● **PROBLEM TO WORK ON**
Transcribe exactly the line that contains "common name: bird" and every line below it in the listing, through the last, and no other lines.

THE DATA START

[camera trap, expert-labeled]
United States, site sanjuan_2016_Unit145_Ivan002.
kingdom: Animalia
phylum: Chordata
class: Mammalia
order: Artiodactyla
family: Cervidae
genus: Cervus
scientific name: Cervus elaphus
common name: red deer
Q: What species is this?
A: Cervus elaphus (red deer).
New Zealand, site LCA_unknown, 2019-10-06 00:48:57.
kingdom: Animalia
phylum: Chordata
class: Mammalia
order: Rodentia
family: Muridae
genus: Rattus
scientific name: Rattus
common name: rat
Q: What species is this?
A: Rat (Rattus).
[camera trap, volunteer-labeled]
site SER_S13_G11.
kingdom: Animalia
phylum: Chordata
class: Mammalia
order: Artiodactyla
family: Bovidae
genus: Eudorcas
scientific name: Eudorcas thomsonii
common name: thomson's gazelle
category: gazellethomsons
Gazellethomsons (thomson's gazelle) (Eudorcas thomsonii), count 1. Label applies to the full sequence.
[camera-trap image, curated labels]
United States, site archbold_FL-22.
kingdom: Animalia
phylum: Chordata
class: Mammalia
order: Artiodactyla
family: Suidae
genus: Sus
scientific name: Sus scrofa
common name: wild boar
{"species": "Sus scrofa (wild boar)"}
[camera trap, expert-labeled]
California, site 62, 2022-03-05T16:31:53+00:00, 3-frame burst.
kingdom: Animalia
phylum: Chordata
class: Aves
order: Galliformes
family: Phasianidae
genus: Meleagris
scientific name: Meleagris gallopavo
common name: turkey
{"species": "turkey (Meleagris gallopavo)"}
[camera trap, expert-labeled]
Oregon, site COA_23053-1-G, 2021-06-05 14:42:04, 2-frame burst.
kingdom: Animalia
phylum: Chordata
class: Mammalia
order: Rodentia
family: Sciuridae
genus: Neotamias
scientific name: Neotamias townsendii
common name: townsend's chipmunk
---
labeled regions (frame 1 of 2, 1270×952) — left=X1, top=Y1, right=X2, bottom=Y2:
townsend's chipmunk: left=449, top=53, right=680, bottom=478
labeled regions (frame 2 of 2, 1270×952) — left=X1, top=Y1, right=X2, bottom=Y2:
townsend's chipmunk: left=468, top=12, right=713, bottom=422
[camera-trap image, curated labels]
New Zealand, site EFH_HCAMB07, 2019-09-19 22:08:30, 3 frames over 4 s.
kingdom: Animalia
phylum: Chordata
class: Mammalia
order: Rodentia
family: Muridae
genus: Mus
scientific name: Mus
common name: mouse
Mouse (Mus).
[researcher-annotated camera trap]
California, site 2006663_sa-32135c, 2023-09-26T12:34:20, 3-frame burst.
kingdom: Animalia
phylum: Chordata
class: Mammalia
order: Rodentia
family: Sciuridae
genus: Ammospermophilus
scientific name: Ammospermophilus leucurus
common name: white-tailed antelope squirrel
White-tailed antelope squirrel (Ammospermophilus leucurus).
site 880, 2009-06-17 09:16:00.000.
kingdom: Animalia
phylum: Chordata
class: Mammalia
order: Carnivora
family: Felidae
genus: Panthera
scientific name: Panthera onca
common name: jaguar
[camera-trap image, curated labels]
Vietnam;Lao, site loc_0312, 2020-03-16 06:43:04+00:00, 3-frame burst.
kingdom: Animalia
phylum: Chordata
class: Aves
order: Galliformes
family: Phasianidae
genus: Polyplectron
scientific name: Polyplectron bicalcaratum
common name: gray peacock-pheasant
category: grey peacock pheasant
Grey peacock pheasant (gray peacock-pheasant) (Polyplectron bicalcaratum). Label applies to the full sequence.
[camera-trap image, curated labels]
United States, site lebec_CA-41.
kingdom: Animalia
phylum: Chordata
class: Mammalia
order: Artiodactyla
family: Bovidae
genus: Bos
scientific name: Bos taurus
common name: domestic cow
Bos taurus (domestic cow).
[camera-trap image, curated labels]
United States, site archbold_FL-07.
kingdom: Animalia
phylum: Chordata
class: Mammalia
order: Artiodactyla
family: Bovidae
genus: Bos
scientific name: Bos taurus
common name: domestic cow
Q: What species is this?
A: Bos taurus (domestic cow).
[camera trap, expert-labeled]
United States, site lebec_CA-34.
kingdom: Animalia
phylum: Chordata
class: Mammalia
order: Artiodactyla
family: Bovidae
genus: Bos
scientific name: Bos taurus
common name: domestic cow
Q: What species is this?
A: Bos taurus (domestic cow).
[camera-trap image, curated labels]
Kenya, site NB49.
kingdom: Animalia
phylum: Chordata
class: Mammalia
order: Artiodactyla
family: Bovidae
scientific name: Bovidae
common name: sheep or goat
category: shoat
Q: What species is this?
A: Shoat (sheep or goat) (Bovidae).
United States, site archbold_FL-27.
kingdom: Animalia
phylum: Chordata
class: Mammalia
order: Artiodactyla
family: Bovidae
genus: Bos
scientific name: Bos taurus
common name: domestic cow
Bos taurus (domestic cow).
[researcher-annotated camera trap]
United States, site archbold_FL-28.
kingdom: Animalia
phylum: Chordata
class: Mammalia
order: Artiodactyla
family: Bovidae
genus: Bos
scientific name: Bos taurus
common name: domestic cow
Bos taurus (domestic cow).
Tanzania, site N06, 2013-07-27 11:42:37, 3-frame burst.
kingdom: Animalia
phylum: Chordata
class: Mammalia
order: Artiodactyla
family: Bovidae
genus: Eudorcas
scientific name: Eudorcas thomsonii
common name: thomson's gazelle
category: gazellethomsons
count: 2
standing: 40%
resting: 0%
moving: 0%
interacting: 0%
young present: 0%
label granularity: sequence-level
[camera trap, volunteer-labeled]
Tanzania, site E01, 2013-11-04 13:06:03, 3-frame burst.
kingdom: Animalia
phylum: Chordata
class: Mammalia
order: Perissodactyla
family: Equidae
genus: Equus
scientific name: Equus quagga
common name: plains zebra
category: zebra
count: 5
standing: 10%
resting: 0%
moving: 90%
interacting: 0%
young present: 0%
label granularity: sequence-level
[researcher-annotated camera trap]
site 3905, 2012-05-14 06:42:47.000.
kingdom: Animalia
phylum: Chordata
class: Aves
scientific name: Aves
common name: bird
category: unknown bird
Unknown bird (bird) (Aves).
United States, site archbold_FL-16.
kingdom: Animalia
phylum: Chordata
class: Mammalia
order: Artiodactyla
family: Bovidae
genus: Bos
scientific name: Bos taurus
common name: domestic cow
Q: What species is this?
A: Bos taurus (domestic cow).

THE DATA END

● **YOUR RESPONSE**
common name: bird
category: unknown bird
Unknown bird (bird) (Aves).
United States, site archbold_FL-16.
kingdom: Animalia
phylum: Chordata
class: Mammalia
order: Artiodactyla
family: Bovidae
genus: Bos
scientific name: Bos taurus
common name: domestic cow
Q: What species is this?
A: Bos taurus (domestic cow).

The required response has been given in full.